*EXTRACTED TEXT*.
CNN climate change
There have been stranger television events, no doubt. Twenty years ago, when a lot of cable services still had several channels available for local paid broadcasting, I can remember running across guys with garage bands promoting their brands for three or four hours, interspersing musical interludes of varying quality with talky segments whose lame inanity you actually felt kind of bad for laughing at. It was clear these young fellows fondly imagined themselves to be recording an epic documentary. Admittedly, the aged 1970s-era plaid sofas in the garages were often a nice touch.
(As an aside, I did get a kick on occasion out of televised city commission meetings, in particular, the zoning and residential regulatory hearings. Now and then there’d be a pony-tailed attorney arguing passionately for why some property owner needed to keep the 80-year-old tree that was buckling his neighbor’s driveway to the point of unusability, with an arborist in tow who kept repeating the same three sentences no matter what questions were posed to her by glazed-eyed commissioners. Good times.)
But as the faster-moving 2010s draw to a close, it seems really out of place to do what CNN is reportedly planning with the Democratic candidates’ town hall on 4 September.
The topic for this event is climate change. And CNN says it will present a seven-hour town hall, with a series of candidate interviews so every candidate will have plenty of time to expatiate on his or her vision and policy concepts.
Yes, you read that right. Seven hours.
This is how CNN has it set up (agenda quoted from CNN; link above):
- Former Housing and Urban Development Secretary Julián Castro will be interviewed by CNN’s Wolf Blitzer at 5 p.m. ET
- Businessman Andrew Yang, who will also be interviewed by Blitzer, will come on at 5:40 p.m.
- California Sen. Kamala Harris will be interviewed by CNN’s Erin Burnett at 6:20 p.m.
- Minnesota Sen. Amy Klobuchar, who will also be interviewed by Burnett, will appear at 7 p.m.
- Former Vice President Joe Biden will be interviewed by CNN’s Anderson Cooper at 8 p.m.
- Vermont Sen. Bernie Sanders, who will also be interviewed by Cooper, will be on at 8:40 p.m.
- Massachusetts Sen. Elizabeth Warren will be interviewed by CNN’s Chris Cuomo at 9:20 p.m.
- South Bend, Indiana, Mayor Pete Buttigieg, who will also be interviewed by Cuomo at 10 p.m.
- Former Rep. Beto O’Rourke will appear with CNN’s Don Lemon at 10:40 p.m.
- New Jersey Sen. Cory Booker will also be interviewed by Lemon and will come on at 11:20 p.m.
The Democratic National Committee, when it held its annual meeting this month, didn’t show anything like the enthusiasm for the climate change topic that this startling commitment by CNN would suggest. In fact, the DNC voted against having a debate dedicated to climate change under its sponsorship.

*EXERCISE DATA*.
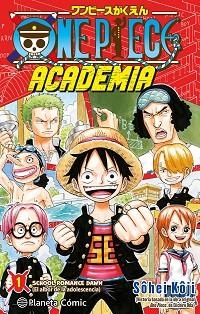 ONE PIECE ACADEMIA Nº 01 | 9788411613682 | ODA, EIICHIRO | Llibreria Geli - Llibreria Online de Girona - Comprar llibres en català i castellà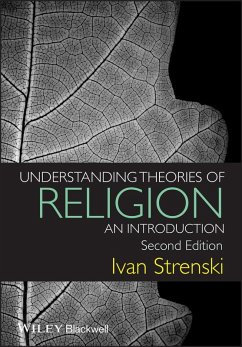 Understanding Theories of Religion (eBook, PDF) - Strenski, Ivan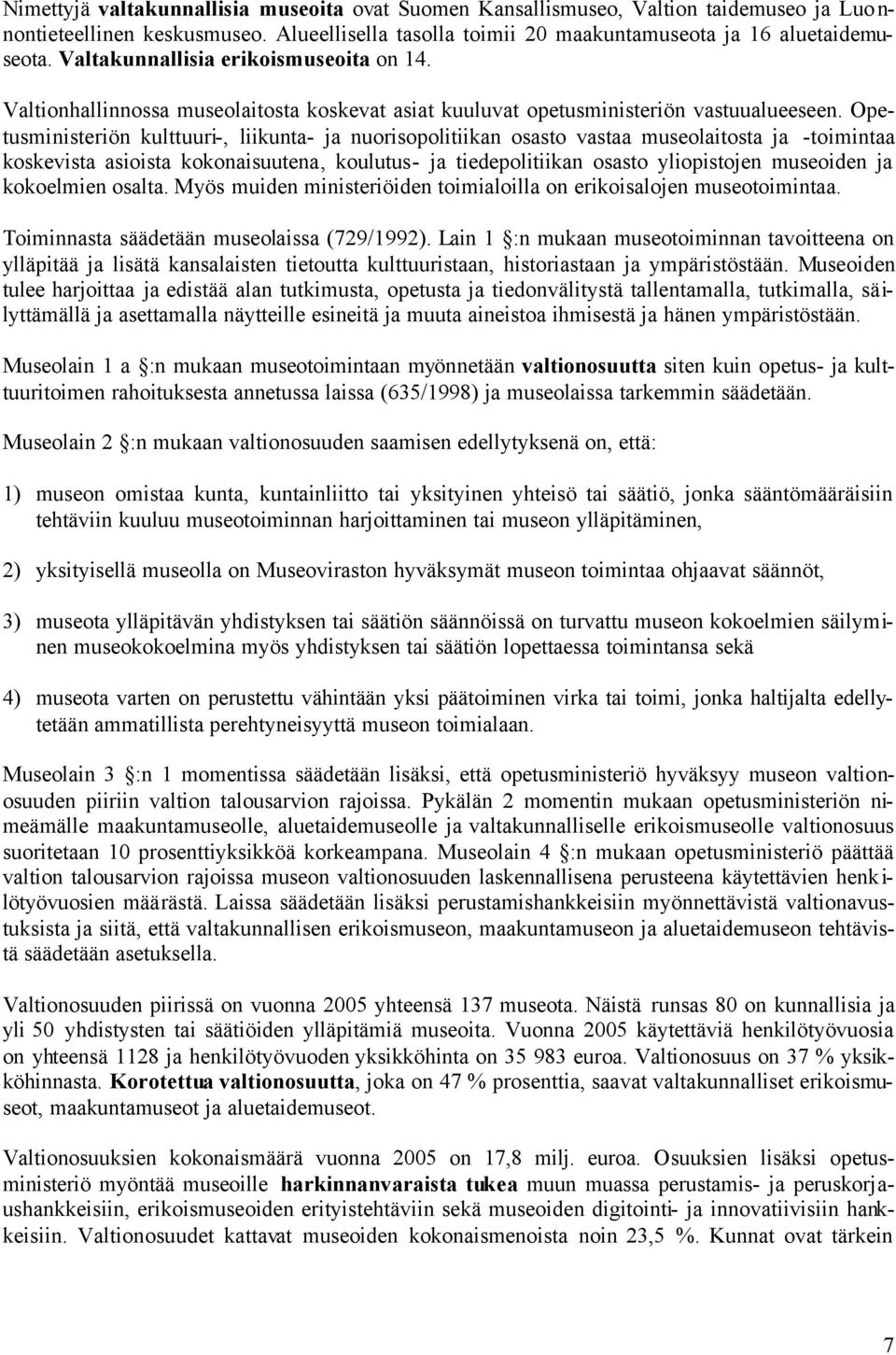 Opetusministeriön kulttuuri-, liikunta- ja nuorisopolitiikan osasto vastaa museolaitosta ja -toimintaa koskevista asioista kokonaisuutena, koulutus- ja tiedepolitiikan osasto yliopistojen museoiden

*ACTIVITIES*.
**1.** Transcribe the passage of the piece on CNN's climate change town hall starting with "- New Jersey" and going on through "under its sponsorship.".
**2.** Write the next part of the piece on CNN's seven-hour climate change town hall, picking up after its final sentence.
None of the data above is needed.

*SOLVED TASKS*.
**1.**
- New Jersey Sen. Cory Booker will also be interviewed by Lemon and will come on at 11:20 p.m.
The Democratic National Committee, when it held its annual meeting this month, didn’t show anything like the enthusiasm for the climate change topic that this startling commitment by CNN would suggest. In fact, the DNC voted against having a debate dedicated to climate change under its sponsorship.

**2.**
The candidates reportedly did endorse having a debate dedicated to the single issue of climate change. DNC head Tom Perez responded by warning that “candidates who participated in a third-party climate debate would be barred from participating in the next DNC-sponsored one.”
That makes me wonder if this is an opening gambit: if CNN is sending a volley over the net to get the candidates to bring the DNC to heel.
Maybe the candidates will counter, and they’ll settle on something more like half of that seven hours, plus a more accommodating frame of mind wrangled out of the DNC? I don’t know. There seems to be a disconnect here, with CNN almost dementedly determined to inflict a town hall on the candidates that won’t do any of them — or CNN — much good.
The sheer weirdness of the CNN plan makes it look as if someone, probably not the CNN programmers, has an ulterior motive of some kind. This is suicidal TV programming. No one is going to tune in for seven hours of it, which means that most of the candidates won’t be seen, and a huge chunk of time is being washed down the drain for CNN’s advertisers. Is someone (dark money?) picking up the tab for that?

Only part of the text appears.